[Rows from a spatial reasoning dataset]
— start —
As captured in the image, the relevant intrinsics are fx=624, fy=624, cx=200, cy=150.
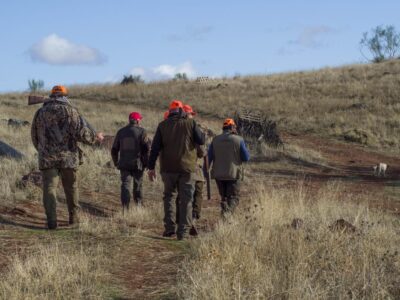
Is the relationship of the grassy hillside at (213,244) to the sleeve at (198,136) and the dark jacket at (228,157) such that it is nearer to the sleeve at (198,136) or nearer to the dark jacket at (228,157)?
the dark jacket at (228,157)

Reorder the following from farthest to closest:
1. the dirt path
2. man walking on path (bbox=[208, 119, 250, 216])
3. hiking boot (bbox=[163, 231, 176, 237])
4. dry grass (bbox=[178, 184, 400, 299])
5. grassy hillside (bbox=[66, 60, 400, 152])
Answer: grassy hillside (bbox=[66, 60, 400, 152])
man walking on path (bbox=[208, 119, 250, 216])
hiking boot (bbox=[163, 231, 176, 237])
the dirt path
dry grass (bbox=[178, 184, 400, 299])

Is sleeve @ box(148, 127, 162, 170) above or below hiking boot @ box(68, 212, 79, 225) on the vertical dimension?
above

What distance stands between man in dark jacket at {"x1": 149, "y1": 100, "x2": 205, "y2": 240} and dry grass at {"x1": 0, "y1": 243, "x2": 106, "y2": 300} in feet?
6.65

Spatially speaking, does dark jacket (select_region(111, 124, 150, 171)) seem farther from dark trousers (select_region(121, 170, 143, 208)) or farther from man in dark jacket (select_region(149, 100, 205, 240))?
man in dark jacket (select_region(149, 100, 205, 240))

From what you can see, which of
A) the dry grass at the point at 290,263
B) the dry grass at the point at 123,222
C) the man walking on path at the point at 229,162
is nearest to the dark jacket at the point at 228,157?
the man walking on path at the point at 229,162

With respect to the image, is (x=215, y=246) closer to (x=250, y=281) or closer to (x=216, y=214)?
(x=250, y=281)

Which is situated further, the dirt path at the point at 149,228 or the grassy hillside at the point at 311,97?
the grassy hillside at the point at 311,97

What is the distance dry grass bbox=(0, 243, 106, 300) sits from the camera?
468 cm

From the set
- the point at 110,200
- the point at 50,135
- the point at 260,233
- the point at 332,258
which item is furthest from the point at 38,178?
the point at 332,258

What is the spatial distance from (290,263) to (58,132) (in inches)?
138

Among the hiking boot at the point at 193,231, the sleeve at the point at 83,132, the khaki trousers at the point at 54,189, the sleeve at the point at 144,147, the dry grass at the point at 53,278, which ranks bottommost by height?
the hiking boot at the point at 193,231

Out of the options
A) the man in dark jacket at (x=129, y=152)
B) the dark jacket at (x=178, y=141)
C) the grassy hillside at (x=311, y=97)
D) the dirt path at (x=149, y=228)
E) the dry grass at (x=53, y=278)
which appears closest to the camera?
the dry grass at (x=53, y=278)

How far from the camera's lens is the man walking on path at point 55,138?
7539mm

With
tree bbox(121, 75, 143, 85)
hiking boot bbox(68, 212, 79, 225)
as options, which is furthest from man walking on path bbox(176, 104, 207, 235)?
tree bbox(121, 75, 143, 85)
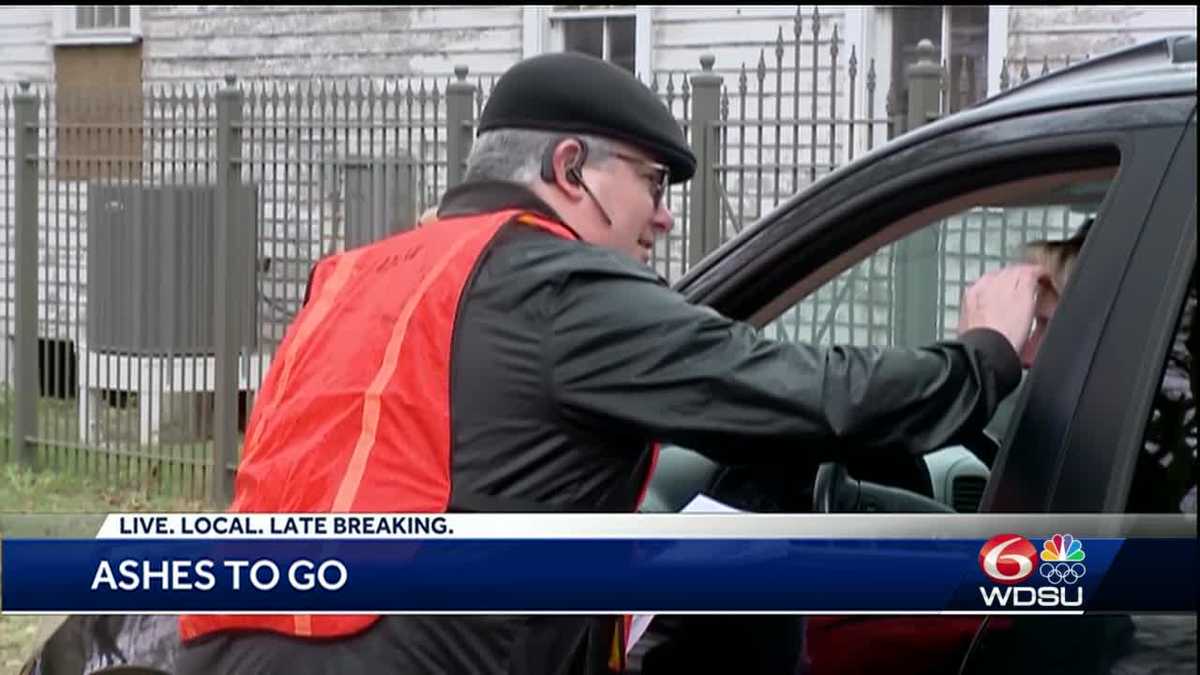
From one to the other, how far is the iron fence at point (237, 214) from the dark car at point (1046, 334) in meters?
0.04

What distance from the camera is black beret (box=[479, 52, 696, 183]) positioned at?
2250mm

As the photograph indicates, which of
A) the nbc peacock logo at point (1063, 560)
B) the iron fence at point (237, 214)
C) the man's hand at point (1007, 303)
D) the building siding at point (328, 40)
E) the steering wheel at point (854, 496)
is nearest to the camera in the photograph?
the nbc peacock logo at point (1063, 560)

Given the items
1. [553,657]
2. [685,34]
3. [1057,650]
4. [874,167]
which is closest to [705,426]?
[553,657]

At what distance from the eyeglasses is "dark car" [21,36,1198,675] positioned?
1.07ft

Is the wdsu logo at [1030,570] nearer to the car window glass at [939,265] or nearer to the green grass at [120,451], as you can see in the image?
the car window glass at [939,265]

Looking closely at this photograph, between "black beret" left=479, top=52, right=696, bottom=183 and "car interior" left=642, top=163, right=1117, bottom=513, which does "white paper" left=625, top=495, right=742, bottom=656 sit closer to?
"car interior" left=642, top=163, right=1117, bottom=513

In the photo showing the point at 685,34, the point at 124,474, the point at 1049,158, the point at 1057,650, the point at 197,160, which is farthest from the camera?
the point at 197,160

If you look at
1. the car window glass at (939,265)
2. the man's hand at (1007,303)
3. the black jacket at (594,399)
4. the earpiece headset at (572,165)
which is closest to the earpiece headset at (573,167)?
the earpiece headset at (572,165)

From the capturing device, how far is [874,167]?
250cm

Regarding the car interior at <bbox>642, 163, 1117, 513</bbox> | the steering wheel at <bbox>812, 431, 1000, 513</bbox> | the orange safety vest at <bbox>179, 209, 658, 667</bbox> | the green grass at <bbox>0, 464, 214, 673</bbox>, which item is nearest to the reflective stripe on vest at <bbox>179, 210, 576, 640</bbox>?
the orange safety vest at <bbox>179, 209, 658, 667</bbox>

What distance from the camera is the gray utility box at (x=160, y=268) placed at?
3.94m

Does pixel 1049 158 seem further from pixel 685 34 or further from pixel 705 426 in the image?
pixel 685 34

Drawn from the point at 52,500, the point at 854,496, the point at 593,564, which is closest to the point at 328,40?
the point at 854,496

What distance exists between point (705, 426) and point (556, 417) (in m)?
0.17
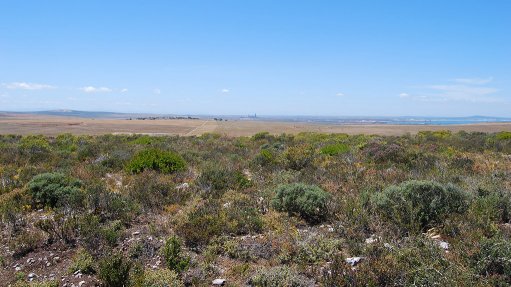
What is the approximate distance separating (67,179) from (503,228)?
9.93 meters

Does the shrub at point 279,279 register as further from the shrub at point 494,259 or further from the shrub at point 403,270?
the shrub at point 494,259

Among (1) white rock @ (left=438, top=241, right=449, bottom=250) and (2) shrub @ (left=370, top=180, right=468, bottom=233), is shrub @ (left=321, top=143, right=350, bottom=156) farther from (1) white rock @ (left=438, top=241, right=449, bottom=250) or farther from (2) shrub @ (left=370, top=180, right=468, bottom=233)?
(1) white rock @ (left=438, top=241, right=449, bottom=250)

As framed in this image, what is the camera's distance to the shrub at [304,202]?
754 centimetres

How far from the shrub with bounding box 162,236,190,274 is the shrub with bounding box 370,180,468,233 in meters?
3.74

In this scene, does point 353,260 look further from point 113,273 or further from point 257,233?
point 113,273

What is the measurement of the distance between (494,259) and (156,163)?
1062cm

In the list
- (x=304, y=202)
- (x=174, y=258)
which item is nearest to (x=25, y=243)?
(x=174, y=258)

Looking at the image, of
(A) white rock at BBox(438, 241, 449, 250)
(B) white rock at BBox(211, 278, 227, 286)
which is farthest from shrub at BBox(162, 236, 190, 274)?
(A) white rock at BBox(438, 241, 449, 250)

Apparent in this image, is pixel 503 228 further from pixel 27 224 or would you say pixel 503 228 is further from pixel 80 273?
pixel 27 224

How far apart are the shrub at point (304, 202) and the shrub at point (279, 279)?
261 centimetres

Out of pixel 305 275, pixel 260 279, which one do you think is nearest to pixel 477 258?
pixel 305 275

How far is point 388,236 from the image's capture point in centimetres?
596

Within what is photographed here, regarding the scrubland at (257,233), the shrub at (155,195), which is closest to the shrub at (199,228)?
the scrubland at (257,233)

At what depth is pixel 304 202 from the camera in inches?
297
— end —
**Challenge**
Extract all of the data above line by line, reproducing every line verbatim but omitting the pictures.

**Solution to the exercise**
As captured in the image, the relevant intrinsics are fx=624, fy=624, cx=200, cy=150.
Is the relationship of the grassy hillside at (213,244) to the sleeve at (198,136) and the dark jacket at (228,157) such that it is nearer to the sleeve at (198,136) or nearer to the dark jacket at (228,157)?
the dark jacket at (228,157)

Reorder the following from farthest to closest:
1. the dirt path
2. man walking on path (bbox=[208, 119, 250, 216])
3. hiking boot (bbox=[163, 231, 176, 237])
4. dry grass (bbox=[178, 184, 400, 299])
5. grassy hillside (bbox=[66, 60, 400, 152])
Answer: grassy hillside (bbox=[66, 60, 400, 152])
man walking on path (bbox=[208, 119, 250, 216])
hiking boot (bbox=[163, 231, 176, 237])
the dirt path
dry grass (bbox=[178, 184, 400, 299])

Is sleeve @ box(148, 127, 162, 170) above or below hiking boot @ box(68, 212, 79, 225) on the vertical dimension?
above

What distance stands between man in dark jacket at {"x1": 149, "y1": 100, "x2": 205, "y2": 240} and dry grass at {"x1": 0, "y1": 243, "x2": 106, "y2": 300} in feet?
6.65

Spatially speaking, does dark jacket (select_region(111, 124, 150, 171)) seem farther from dark trousers (select_region(121, 170, 143, 208)) or farther from man in dark jacket (select_region(149, 100, 205, 240))?
man in dark jacket (select_region(149, 100, 205, 240))

From what you can see, which of
A) the dry grass at the point at 290,263
B) the dry grass at the point at 123,222
C) the man walking on path at the point at 229,162
is nearest to the dark jacket at the point at 228,157?
the man walking on path at the point at 229,162

With respect to the image, is (x=215, y=246) closer to (x=250, y=281) or closer to (x=216, y=214)?
(x=250, y=281)

Which is situated further, the dirt path at the point at 149,228 or the grassy hillside at the point at 311,97?
the grassy hillside at the point at 311,97

What is the distance dry grass bbox=(0, 243, 106, 300) sits from the camera?
468 cm

From the set
- the point at 110,200
- the point at 50,135
- the point at 260,233
- the point at 332,258
which item is furthest from the point at 38,178?
the point at 332,258

What is the spatial distance from (290,263) to (58,132) (in inches)?
138

Among the hiking boot at the point at 193,231, the sleeve at the point at 83,132, the khaki trousers at the point at 54,189, the sleeve at the point at 144,147, the dry grass at the point at 53,278, which ranks bottommost by height?
the hiking boot at the point at 193,231

Out of the options
A) the man in dark jacket at (x=129, y=152)
B) the dark jacket at (x=178, y=141)
C) the grassy hillside at (x=311, y=97)
D) the dirt path at (x=149, y=228)
E) the dry grass at (x=53, y=278)
which appears closest to the camera?
the dry grass at (x=53, y=278)

How far from the camera's lens is the man walking on path at point 55,138?
7539mm

With
tree bbox(121, 75, 143, 85)
hiking boot bbox(68, 212, 79, 225)
as options, which is furthest from man walking on path bbox(176, 104, 207, 235)?
tree bbox(121, 75, 143, 85)
From one to the other, how far is the iron fence at point (237, 214) from the dark car at point (1046, 334) in meters?
0.04

What distance from the camera is black beret (box=[479, 52, 696, 183]) positioned at?
2250mm

As the photograph indicates, which of
A) the nbc peacock logo at point (1063, 560)
B) the iron fence at point (237, 214)
C) the man's hand at point (1007, 303)
D) the building siding at point (328, 40)
E) the steering wheel at point (854, 496)
is nearest to the camera in the photograph?
the nbc peacock logo at point (1063, 560)

Given the items
1. [553,657]
2. [685,34]
3. [1057,650]
4. [874,167]
which is closest to [705,426]?
[553,657]

At what distance from the eyeglasses is "dark car" [21,36,1198,675] positioned?
1.07ft

Is the wdsu logo at [1030,570] nearer to the car window glass at [939,265] or nearer to the green grass at [120,451], as you can see in the image?
the car window glass at [939,265]

Looking closely at this photograph, between "black beret" left=479, top=52, right=696, bottom=183 and "car interior" left=642, top=163, right=1117, bottom=513, which does "white paper" left=625, top=495, right=742, bottom=656 sit closer to?
"car interior" left=642, top=163, right=1117, bottom=513

In the photo showing the point at 685,34, the point at 124,474, the point at 1049,158, the point at 1057,650, the point at 197,160, which is farthest from the camera?
the point at 197,160

If you look at
1. the car window glass at (939,265)
2. the man's hand at (1007,303)
3. the black jacket at (594,399)
4. the earpiece headset at (572,165)
which is closest to the earpiece headset at (573,167)?
the earpiece headset at (572,165)

From the capturing device, how far is [874,167]?
250cm

Regarding the car interior at <bbox>642, 163, 1117, 513</bbox> | the steering wheel at <bbox>812, 431, 1000, 513</bbox> | the orange safety vest at <bbox>179, 209, 658, 667</bbox> | the green grass at <bbox>0, 464, 214, 673</bbox>, which item is nearest to the reflective stripe on vest at <bbox>179, 210, 576, 640</bbox>?
the orange safety vest at <bbox>179, 209, 658, 667</bbox>

What distance from the camera is the gray utility box at (x=160, y=268) placed at?
3.94m

Does pixel 1049 158 seem further from pixel 685 34 or further from pixel 705 426 in the image?
pixel 685 34

Drawn from the point at 52,500, the point at 854,496, the point at 593,564, which is closest to the point at 328,40?
the point at 854,496

What distance exists between point (705, 426) and point (556, 417) (in m)?
0.17
What is the approximate distance separating (67,179) from (503,228)?
9.93 meters

Does the shrub at point 279,279 register as further from the shrub at point 494,259 or further from the shrub at point 403,270?
the shrub at point 494,259

Among (1) white rock @ (left=438, top=241, right=449, bottom=250) and (2) shrub @ (left=370, top=180, right=468, bottom=233), is shrub @ (left=321, top=143, right=350, bottom=156) farther from (1) white rock @ (left=438, top=241, right=449, bottom=250) or farther from (2) shrub @ (left=370, top=180, right=468, bottom=233)?
(1) white rock @ (left=438, top=241, right=449, bottom=250)

As framed in this image, what is the camera's distance to the shrub at [304,202]?
754 centimetres

How far from the shrub with bounding box 162,236,190,274 is the shrub with bounding box 370,180,468,233 in meters?
3.74

In this scene, does point 353,260 look further from point 113,273 or further from point 257,233?
point 113,273

What is the measurement of the distance between (494,259) and (156,163)?
1062cm

In the list
- (x=304, y=202)
- (x=174, y=258)
which item is nearest to (x=25, y=243)?
(x=174, y=258)

Looking at the image, of
(A) white rock at BBox(438, 241, 449, 250)
(B) white rock at BBox(211, 278, 227, 286)
which is farthest from shrub at BBox(162, 236, 190, 274)?
(A) white rock at BBox(438, 241, 449, 250)

Apparent in this image, is pixel 503 228 further from pixel 27 224 or would you say pixel 503 228 is further from pixel 80 273?
pixel 27 224

How far apart are the shrub at point (304, 202) and the shrub at point (279, 279)?
261 centimetres

Out of pixel 305 275, pixel 260 279, which one do you think is nearest to pixel 477 258?
pixel 305 275

How far is point 388,236 from the image's capture point in centimetres?
596

Within what is photographed here, regarding the scrubland at (257,233), the shrub at (155,195), which is closest to the shrub at (199,228)?
the scrubland at (257,233)

At what depth is pixel 304 202 from the camera in inches?
297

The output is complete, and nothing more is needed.